WORK TO DO:
Take the material and output all of it exactly.

——

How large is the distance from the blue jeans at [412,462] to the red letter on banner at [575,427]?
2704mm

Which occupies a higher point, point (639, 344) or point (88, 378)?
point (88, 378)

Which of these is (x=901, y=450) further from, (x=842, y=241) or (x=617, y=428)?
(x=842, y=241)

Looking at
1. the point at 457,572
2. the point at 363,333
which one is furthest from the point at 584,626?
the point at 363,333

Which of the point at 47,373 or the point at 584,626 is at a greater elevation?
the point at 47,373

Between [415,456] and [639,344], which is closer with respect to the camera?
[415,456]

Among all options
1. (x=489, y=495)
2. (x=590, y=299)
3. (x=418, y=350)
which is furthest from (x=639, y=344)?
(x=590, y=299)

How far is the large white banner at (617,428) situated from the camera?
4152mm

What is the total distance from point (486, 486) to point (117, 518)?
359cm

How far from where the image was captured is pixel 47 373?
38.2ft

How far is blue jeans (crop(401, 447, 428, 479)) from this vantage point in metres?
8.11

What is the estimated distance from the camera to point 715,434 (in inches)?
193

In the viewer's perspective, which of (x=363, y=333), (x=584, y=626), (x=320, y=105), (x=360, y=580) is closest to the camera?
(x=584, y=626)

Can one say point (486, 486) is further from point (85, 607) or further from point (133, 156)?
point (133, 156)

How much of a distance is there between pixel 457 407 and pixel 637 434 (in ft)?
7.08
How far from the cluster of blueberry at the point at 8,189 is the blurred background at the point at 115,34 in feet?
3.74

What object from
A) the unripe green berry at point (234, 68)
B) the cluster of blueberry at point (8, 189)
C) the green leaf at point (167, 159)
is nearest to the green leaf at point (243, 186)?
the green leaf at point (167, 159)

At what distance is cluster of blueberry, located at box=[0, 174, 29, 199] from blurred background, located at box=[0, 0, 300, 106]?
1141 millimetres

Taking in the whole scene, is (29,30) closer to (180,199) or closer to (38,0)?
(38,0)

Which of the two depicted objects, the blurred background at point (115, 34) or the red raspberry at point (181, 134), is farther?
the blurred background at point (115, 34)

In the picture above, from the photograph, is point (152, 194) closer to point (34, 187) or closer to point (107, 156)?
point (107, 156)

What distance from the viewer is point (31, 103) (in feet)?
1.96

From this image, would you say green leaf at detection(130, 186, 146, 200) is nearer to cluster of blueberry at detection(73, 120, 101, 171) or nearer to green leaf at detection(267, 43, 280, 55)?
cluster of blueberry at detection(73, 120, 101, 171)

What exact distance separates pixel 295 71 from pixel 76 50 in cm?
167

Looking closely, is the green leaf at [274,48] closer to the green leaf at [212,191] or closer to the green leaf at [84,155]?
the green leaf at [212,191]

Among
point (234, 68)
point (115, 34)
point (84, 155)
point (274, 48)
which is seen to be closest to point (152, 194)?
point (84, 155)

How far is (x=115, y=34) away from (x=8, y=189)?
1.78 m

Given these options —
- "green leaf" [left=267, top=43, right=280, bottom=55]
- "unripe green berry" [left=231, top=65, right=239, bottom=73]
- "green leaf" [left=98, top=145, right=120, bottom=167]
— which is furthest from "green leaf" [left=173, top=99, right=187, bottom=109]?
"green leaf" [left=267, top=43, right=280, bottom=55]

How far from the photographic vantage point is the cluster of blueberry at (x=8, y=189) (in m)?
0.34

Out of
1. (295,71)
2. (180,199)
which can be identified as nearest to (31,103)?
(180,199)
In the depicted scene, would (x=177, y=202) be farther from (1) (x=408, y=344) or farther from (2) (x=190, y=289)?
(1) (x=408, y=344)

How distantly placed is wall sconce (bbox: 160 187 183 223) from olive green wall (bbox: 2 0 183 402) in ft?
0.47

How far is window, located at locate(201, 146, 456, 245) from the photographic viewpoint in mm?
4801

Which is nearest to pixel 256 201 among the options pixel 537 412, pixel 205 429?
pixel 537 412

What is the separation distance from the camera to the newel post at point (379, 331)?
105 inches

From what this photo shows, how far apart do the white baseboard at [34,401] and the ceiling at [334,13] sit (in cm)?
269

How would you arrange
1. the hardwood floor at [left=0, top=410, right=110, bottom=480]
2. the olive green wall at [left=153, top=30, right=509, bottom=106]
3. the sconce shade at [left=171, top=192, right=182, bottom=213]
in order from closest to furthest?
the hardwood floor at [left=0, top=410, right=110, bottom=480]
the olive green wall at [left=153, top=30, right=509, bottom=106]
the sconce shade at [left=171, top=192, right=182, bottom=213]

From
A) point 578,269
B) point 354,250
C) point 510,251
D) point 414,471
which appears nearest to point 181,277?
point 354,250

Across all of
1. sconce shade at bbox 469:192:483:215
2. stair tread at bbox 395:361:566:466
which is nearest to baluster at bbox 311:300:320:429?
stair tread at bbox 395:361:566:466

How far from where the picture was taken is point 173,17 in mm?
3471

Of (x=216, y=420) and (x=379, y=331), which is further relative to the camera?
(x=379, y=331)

——

FINISHED EXERCISE:
How large is the distance from the blue jeans at [412,462] to the red letter on banner at [575,427]?
2704mm

Which occupies a higher point, point (639, 344) or point (88, 378)?
point (88, 378)

Which of these is (x=901, y=450) further from, (x=842, y=241) or (x=617, y=428)?
(x=842, y=241)

Looking at
1. the point at 457,572
2. the point at 363,333
which one is furthest from the point at 584,626?
the point at 363,333

Which of the point at 47,373 or the point at 584,626 is at a greater elevation?
the point at 47,373

Between [415,456] and [639,344], which is closer with respect to the camera?
[415,456]

Among all options
1. (x=489, y=495)
2. (x=590, y=299)
3. (x=418, y=350)
which is furthest from (x=639, y=344)?
(x=590, y=299)

How far is the large white banner at (617,428) situated from the camera?
4152mm

What is the total distance from point (486, 486) to point (117, 518)?
359cm

How far from where the image was captured is pixel 47 373?
38.2ft

How far is blue jeans (crop(401, 447, 428, 479)) from this vantage point in metres?
8.11

What is the estimated distance from the camera to point 715,434 (in inches)?
193

In the viewer's perspective, which of (x=363, y=333), (x=584, y=626), (x=320, y=105), (x=360, y=580) is closest to the camera?
(x=584, y=626)

Can one say point (486, 486) is further from point (85, 607) or further from point (133, 156)?
point (133, 156)

How much of a distance is there between pixel 457 407 and pixel 637 434 (in ft)?
7.08
How far from the cluster of blueberry at the point at 8,189 is the blurred background at the point at 115,34 in feet?
3.74

What object from
A) the unripe green berry at point (234, 68)
B) the cluster of blueberry at point (8, 189)
C) the green leaf at point (167, 159)
is nearest to the green leaf at point (243, 186)?
the green leaf at point (167, 159)

At what distance is cluster of blueberry, located at box=[0, 174, 29, 199] from blurred background, located at box=[0, 0, 300, 106]?
1141 millimetres

Taking in the whole scene, is (29,30) closer to (180,199) or closer to (38,0)?
(38,0)

Which of the two depicted objects, the blurred background at point (115, 34) or the red raspberry at point (181, 134), is farther?
the blurred background at point (115, 34)

In the picture above, from the photograph, is point (152, 194) closer to point (34, 187) or closer to point (107, 156)?
point (107, 156)

What distance from the viewer is point (31, 103) (in feet)?
1.96

From this image, would you say green leaf at detection(130, 186, 146, 200) is nearer to cluster of blueberry at detection(73, 120, 101, 171) or nearer to green leaf at detection(267, 43, 280, 55)?
cluster of blueberry at detection(73, 120, 101, 171)

What exact distance separates pixel 295 71 from pixel 76 50 in cm?
167

Looking closely, is the green leaf at [274,48] closer to the green leaf at [212,191] or closer to the green leaf at [84,155]?
the green leaf at [212,191]

Among
point (234, 68)
point (115, 34)
point (84, 155)
point (274, 48)
which is seen to be closest to point (152, 194)?
point (84, 155)

How far is (x=115, y=34) away from (x=8, y=189)?
1.78 m

Given these options —
- "green leaf" [left=267, top=43, right=280, bottom=55]
- "unripe green berry" [left=231, top=65, right=239, bottom=73]
- "green leaf" [left=98, top=145, right=120, bottom=167]
— which is furthest from "green leaf" [left=173, top=99, right=187, bottom=109]?
"green leaf" [left=267, top=43, right=280, bottom=55]

How far from the photographic vantage point is the cluster of blueberry at (x=8, y=189) (in m)?
0.34

Out of
1. (295,71)
2. (180,199)
which can be identified as nearest to (31,103)?
(180,199)
In the depicted scene, would (x=177, y=202) be farther from (1) (x=408, y=344) or farther from (2) (x=190, y=289)?
(1) (x=408, y=344)

How distantly placed is wall sconce (bbox: 160 187 183 223) from olive green wall (bbox: 2 0 183 402) in ft?
0.47

How far is window, located at locate(201, 146, 456, 245) from the photographic viewpoint in mm?
4801

Which is nearest to pixel 256 201 among the options pixel 537 412, pixel 205 429?
pixel 537 412

What is the separation distance from the camera to the newel post at point (379, 331)?
105 inches

From what this photo shows, how far apart do the white baseboard at [34,401] and the ceiling at [334,13] sit (in cm)?
269

How would you arrange
1. the hardwood floor at [left=0, top=410, right=110, bottom=480]
2. the olive green wall at [left=153, top=30, right=509, bottom=106]
3. the sconce shade at [left=171, top=192, right=182, bottom=213]
in order from closest to furthest?
the hardwood floor at [left=0, top=410, right=110, bottom=480]
the olive green wall at [left=153, top=30, right=509, bottom=106]
the sconce shade at [left=171, top=192, right=182, bottom=213]

From
A) point 578,269
B) point 354,250
C) point 510,251
D) point 414,471
which appears nearest to point 181,277?
point 354,250

Across all of
1. sconce shade at bbox 469:192:483:215
2. stair tread at bbox 395:361:566:466
which is nearest to baluster at bbox 311:300:320:429?
stair tread at bbox 395:361:566:466

How far from where the picture was taken is point 173,17 in mm?
3471

Of (x=216, y=420) and (x=379, y=331), which is further relative to the camera?
(x=379, y=331)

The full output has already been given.